陈宝答应说:“哎,俺这就去!”说着便跑去叫人了。
沈德兴说:“老大,咱们也不能闲着,咱就近看看,有没有顺手的家伙,都带上。”
张老大走到对面的小店拿了根扁担,提在手里,说:“就是它了,俺拿着顺手。”
一会儿功夫,陈宝领着十来个青壮年来到跟前,他们一个个手里拿着砍刀、长矛、铁棍,什么武器都有。陈宝说:“沈师傅,这些人都是俺的邻居,从小就跟俺在一起,现在都在这儿,你说咋办吧。”
沈德兴说:“我刚才试过了,门是从里面反锁的,现在要把门打开,俺好进去救人。”
陈宝说:“那还不好办?看俺的,兄弟们,都过来,把门撞开!”
他一声令下,那帮青壮年都过来,聚在门口,嘴里喊着“一、二、三”,一起撞那扇门,那门被他们撞得吱哇乱响,但那扇门当时是白大年设计的,用的是实木的料,非常结实,一时还打不开。

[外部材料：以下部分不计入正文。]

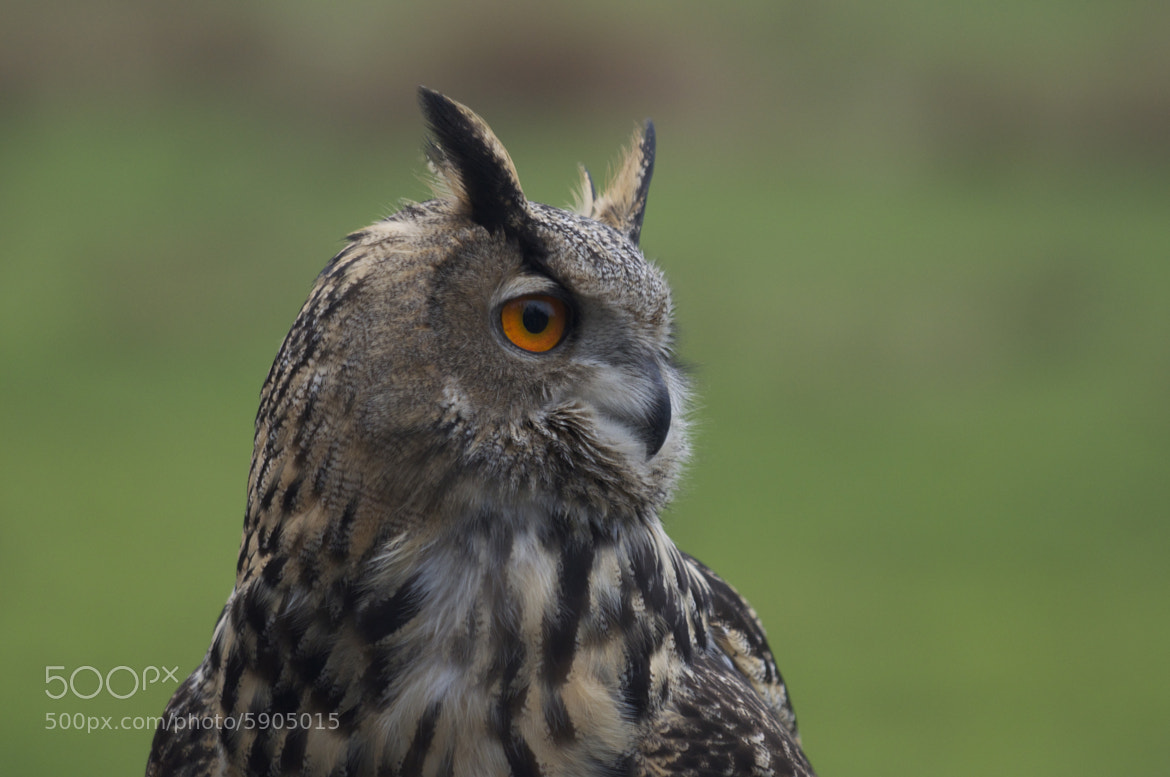 Photograph owl by Michael Xornot on 500px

刘必胜起初见外面有人砸门,知道是杨宝殿的援军到来,才知道上了杨宝殿的当,心里非常后悔,埋怨自己当时太过草率,把人都放走了造成这样的局面。后来见他们砸了半天门都无济于事,这才略略放下心来,继续提刀追赶杨宝殿。他心里想,我不能再这样跟他耗下去了,必须速战速决,尽快把他抓住,离开这个鬼地方。于是他边追边用话来刺激杨宝殿:“杨兄弟,你是跑不了的,你已经把我惹急了,等我抓到你,我就拿刀把你身上的肉一点一点割下来,看看到底是我的刀硬还是你的骨头硬。”

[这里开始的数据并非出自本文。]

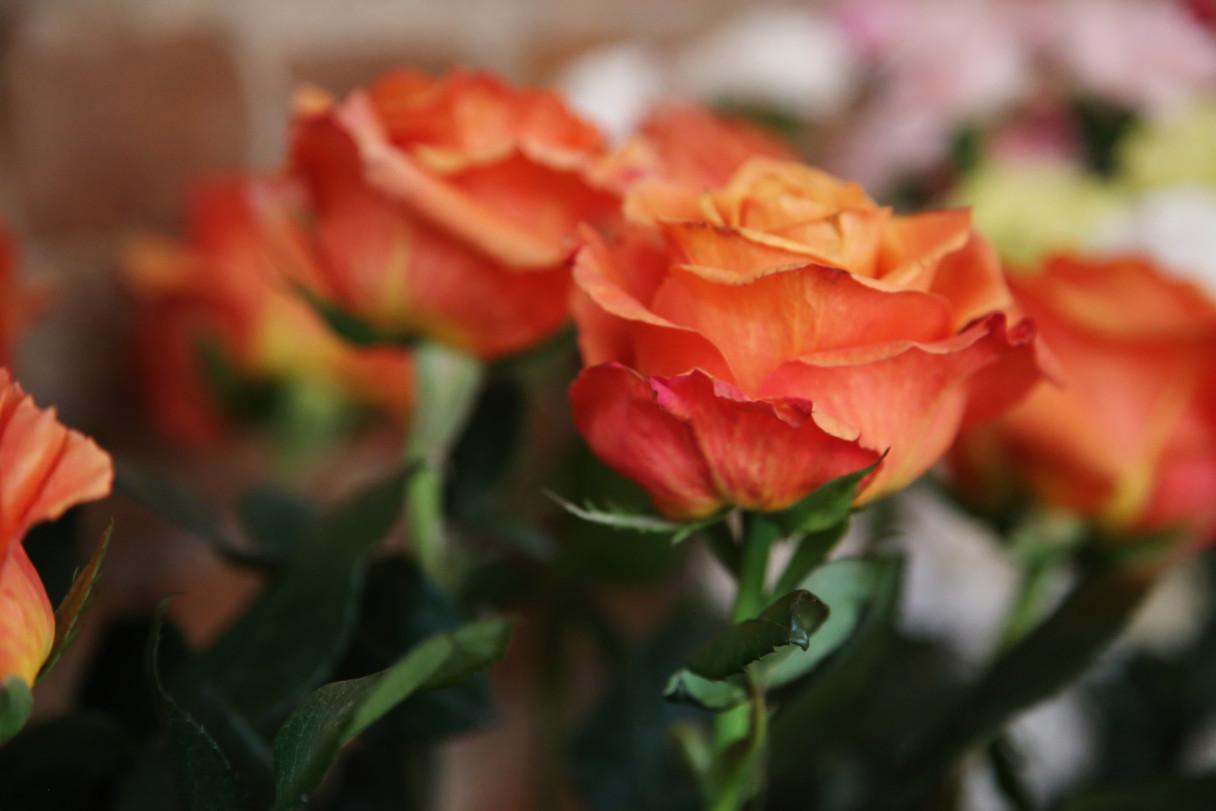 CU Flowers (2).JPG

杨宝殿边跑边说:“你现在这种人不人鬼不鬼的样子,叫人看着就恶心,俺要是你就找根绳子吊死算了,有本事你回家照照镜子看,俺说没说错。”
刘必胜说:“我这个样子怎么啦?杨掌柜答应过我了,说等我拿到了钱,就可以到国外去整容,恢复原来的相貌。小子,我等不及了,快把钱拿来吧!”
杨宝殿说:“你别做梦了,你那个杨掌柜的只顾自己发财,哪管别人死活。要俺说,你刀扔了,俺俩赤手空拳再重新比过,咋样?”

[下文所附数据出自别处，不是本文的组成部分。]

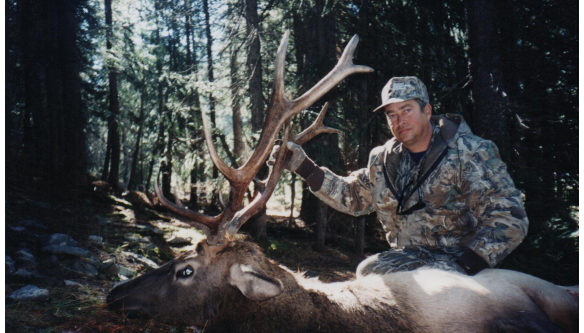 Elk Hunts Colorado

刘必胜说:“你这个激将法对我没用,我已经上过你的当了,不会傻到这种程度吧?如果你现在把宝藏的秘密告诉我还不晚,我可以放你一条生路,你好好考虑一下。”
杨宝殿说:“丑八怪,你做梦吧,现在就是俺亲爹来求俺,俺也不会说的。”
刘必胜说:“我不信你真的不怕死,等我抓到你了,你再来求我已经晚了。”
杨宝殿突然停下脚步,朝刘必胜身后喊了一声:“路遥师兄,你怎么来啦?”
刘必胜一听,明知道他在耍花招,但还是身不由己地停住脚步,回过头去看了一眼。也就是这一犹豫,杨宝殿瞅准机会,飞起一脚,不偏不倚正好踢在刘必胜的右手上,刘必胜手中的尖刀脱手,飞了起来,牢牢地钉在木梁上,发出了一阵“咕噜噜噜”的响声,令人毛骨悚然。刘必胜一下子怔住了,他本来胜券在握,没想到被杨宝殿一声“路遥师兄”给破了局,路遥被他用刀捅了好几下,再英雄好汉也活不了了,怎么他跟自己一样,也是在装死?他不相信路遥还活着,可是他毕竟心虚,终于忍不住回过头去看了一眼,也就是这一回头,被杨宝殿看准了机会,扭转了败局。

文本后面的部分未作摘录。